= Wang Baosen =

Chinese politician

Wang Baosen (王宝森; February 1935 – April 4, 1995) was a Chinese politician who served as Vice Mayor of Beijing. A close associate of the Beijing mayor and Politburo member Chen Xitong, Wang committed suicide in April 1995 when he came under investigation for embezzlement of public funds. His suicide led to the resignation and the eventual conviction of Chen on corruption charges.

==Life and career==
Wang was born in Fangshan, Hebei Province (now in Beijing). He joined the Chinese Communist Party in January 1955. He was a longtime close associate of Chen Xitong, who was mayor and Party Committee Secretary of Beijing and a member of the Politburo of the Chinese Communist Party. Wang served as deputy mayor and chief of the Beijing Municipal Bureau of Finance under Chen.

Wang and Chen used US$4 million of public funds to build luxury villas for use by themselves and their mistresses. In mid-1994, their embezzlement scheme was exposed during an investigation into an illegal fund-raising scheme with the Wuxi Xinxing Company based in Jiangsu Province. The company had promised investors very high returns (5–10% per month), and bribed officials in 12 provinces to invest public funds into the company. When the company collapsed and could not repay the investors' capital, the authorities launched an investigation, which discovered that Wang had invested US$12 million worth of public funds belonging to the Beijing municipal government into Wuxi Xinxing.

==Death==
On 4 April 1995, before a scheduled interview with investigators from the Central Commission for Discipline Inspection, Wang killed himself with a gunshot in suburban Huairou County. Wang was posthumously expelled from the Chinese Communist Party on 4 July 1995. His body was cremated in April 1998.

==Aftermath==
Wang's suicide forced Chen Xitong to take bureaucratic responsibility for Wang's embezzlement. 22 days after Wang's death, Chen apologized and resigned from all his government posts. Further investigations exposed the corruption of Chen and his son Chen Xiaotong, who were found to have taken bribes from a real estate developer in exchange for the permit to build apartments at a prime location in downtown Beijing.

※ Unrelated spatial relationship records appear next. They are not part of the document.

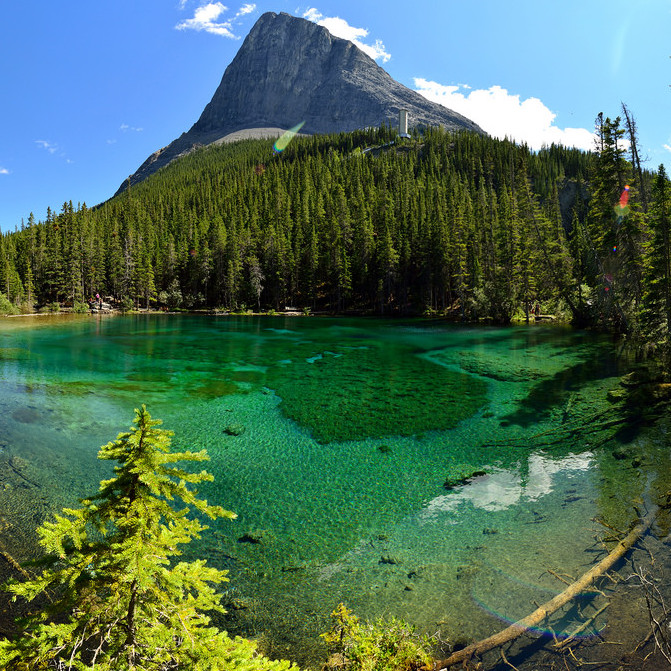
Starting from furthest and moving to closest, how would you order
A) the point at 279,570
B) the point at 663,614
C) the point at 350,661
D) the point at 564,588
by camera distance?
1. the point at 279,570
2. the point at 564,588
3. the point at 663,614
4. the point at 350,661

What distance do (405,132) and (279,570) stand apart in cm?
19677

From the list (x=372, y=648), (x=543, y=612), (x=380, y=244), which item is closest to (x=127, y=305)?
(x=380, y=244)

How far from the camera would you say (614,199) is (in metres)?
28.4

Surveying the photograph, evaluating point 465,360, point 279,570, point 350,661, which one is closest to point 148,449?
point 350,661

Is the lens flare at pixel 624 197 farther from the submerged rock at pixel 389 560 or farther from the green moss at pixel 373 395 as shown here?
the submerged rock at pixel 389 560

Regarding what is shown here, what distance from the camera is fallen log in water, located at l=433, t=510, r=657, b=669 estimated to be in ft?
17.0

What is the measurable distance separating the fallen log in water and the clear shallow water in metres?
0.30

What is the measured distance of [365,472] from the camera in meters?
11.3

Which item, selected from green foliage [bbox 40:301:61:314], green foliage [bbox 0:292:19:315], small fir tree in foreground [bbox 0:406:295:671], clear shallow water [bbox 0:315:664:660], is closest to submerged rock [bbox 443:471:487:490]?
clear shallow water [bbox 0:315:664:660]

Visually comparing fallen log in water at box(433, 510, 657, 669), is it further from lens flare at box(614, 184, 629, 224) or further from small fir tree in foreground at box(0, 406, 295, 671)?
lens flare at box(614, 184, 629, 224)

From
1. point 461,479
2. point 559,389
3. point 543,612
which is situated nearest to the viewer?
point 543,612

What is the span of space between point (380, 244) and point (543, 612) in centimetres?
7595

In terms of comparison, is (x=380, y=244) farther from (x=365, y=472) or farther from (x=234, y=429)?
(x=365, y=472)

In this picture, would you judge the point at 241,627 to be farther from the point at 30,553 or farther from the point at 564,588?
the point at 564,588
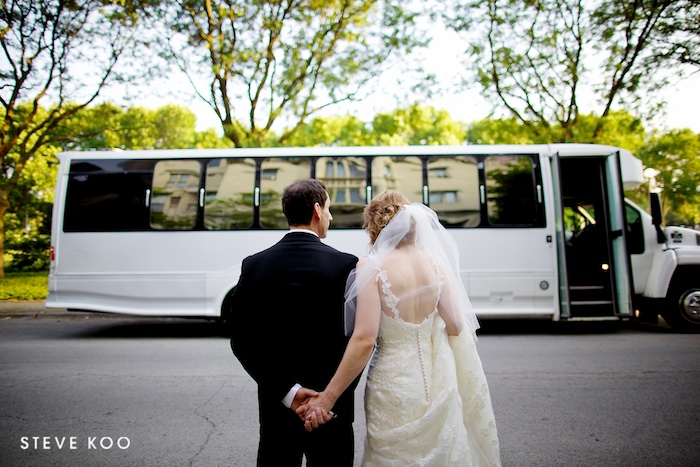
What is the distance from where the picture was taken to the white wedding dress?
2283mm

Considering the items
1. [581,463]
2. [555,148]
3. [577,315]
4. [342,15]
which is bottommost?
[581,463]

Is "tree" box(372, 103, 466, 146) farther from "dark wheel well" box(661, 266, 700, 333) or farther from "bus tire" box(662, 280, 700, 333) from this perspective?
"bus tire" box(662, 280, 700, 333)

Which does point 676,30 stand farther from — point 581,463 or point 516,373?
point 581,463

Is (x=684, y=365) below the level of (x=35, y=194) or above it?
below

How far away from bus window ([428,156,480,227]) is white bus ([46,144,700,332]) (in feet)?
0.06

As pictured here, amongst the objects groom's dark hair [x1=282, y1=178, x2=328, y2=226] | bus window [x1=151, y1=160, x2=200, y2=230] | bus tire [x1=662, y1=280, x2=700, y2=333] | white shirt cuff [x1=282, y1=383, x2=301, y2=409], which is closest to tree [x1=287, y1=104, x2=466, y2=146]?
bus window [x1=151, y1=160, x2=200, y2=230]

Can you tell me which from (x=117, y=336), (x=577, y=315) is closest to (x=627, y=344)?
(x=577, y=315)

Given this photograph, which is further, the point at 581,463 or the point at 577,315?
the point at 577,315

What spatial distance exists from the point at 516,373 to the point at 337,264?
4.51 meters

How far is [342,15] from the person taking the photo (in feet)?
48.5

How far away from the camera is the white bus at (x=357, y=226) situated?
27.3ft

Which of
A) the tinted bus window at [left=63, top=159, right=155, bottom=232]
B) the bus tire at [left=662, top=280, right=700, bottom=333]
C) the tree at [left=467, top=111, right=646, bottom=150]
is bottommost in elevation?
the bus tire at [left=662, top=280, right=700, bottom=333]

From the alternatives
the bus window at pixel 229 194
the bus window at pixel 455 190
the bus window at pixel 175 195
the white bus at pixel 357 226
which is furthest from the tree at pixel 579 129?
the bus window at pixel 175 195

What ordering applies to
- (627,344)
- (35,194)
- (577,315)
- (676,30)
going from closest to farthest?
(627,344) → (577,315) → (676,30) → (35,194)
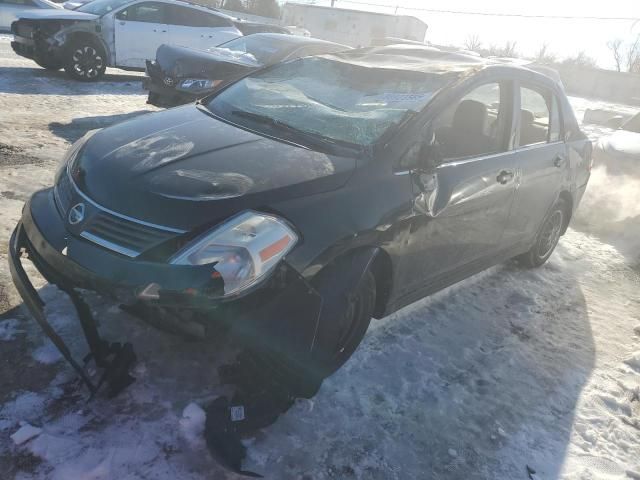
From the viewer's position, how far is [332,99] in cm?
327

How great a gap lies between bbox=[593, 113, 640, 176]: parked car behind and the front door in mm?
4162

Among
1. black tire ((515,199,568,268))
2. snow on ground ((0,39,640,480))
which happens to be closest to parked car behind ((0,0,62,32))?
snow on ground ((0,39,640,480))

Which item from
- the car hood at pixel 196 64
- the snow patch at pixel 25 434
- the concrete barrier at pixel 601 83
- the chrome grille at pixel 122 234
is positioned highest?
the chrome grille at pixel 122 234

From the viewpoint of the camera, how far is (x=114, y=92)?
9.54 m

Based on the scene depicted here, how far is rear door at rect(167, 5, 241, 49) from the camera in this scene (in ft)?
35.8

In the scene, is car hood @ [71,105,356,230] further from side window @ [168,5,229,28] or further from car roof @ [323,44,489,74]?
side window @ [168,5,229,28]

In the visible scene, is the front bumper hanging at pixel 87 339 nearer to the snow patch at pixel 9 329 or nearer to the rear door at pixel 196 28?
the snow patch at pixel 9 329

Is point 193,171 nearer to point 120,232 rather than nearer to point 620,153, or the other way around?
point 120,232

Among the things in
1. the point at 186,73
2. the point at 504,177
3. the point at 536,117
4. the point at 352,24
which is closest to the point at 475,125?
the point at 504,177

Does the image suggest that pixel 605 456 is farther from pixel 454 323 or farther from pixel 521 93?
pixel 521 93

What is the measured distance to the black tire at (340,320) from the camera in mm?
2422

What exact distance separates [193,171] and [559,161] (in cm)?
318

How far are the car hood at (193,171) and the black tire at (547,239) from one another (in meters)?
2.76

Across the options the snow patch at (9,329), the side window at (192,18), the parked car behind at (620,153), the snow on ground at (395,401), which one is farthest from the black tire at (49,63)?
the parked car behind at (620,153)
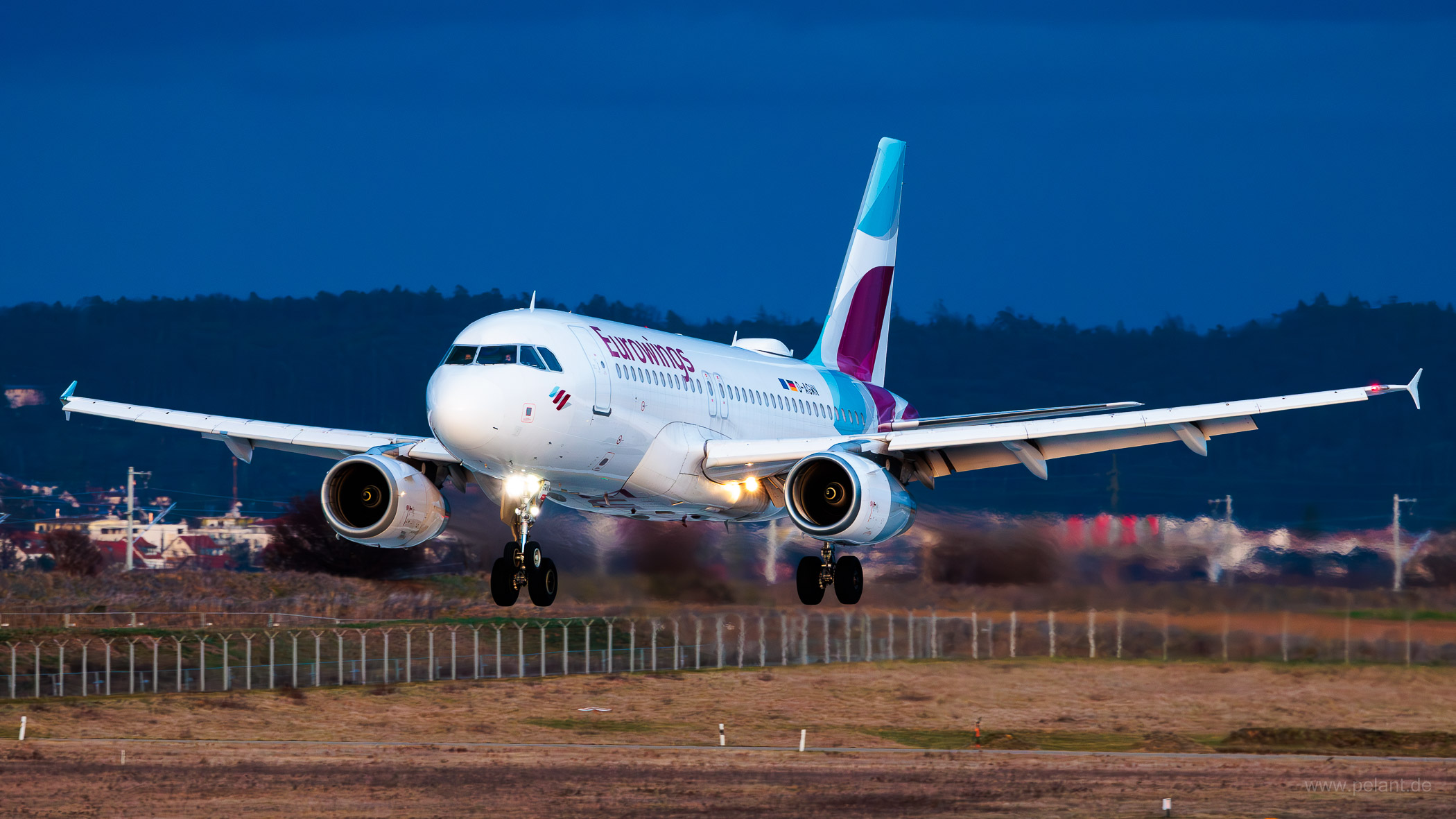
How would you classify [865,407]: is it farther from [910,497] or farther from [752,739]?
[752,739]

Chen Xitong was expelled from the Politburo in 1995 and was later sentenced to 16 years in prison in 1998. The downfall of Wang Baosen and Chen Xitong was seen as a victory of the "Shanghai clique" led by Communist Party general secretary Jiang Zemin over Chen's "Beijing clique".

In January 1997, writer Chen Fang (1945–2005) published the blockbuster novel Heaven's Wrath based on the Wang Baosen–Chen Xitong case. The Chinese authorities banned the book after three months, for "leaking state secrets", which caused sales of pirated versions of the book to skyrocket, reportedly reaching five million copies.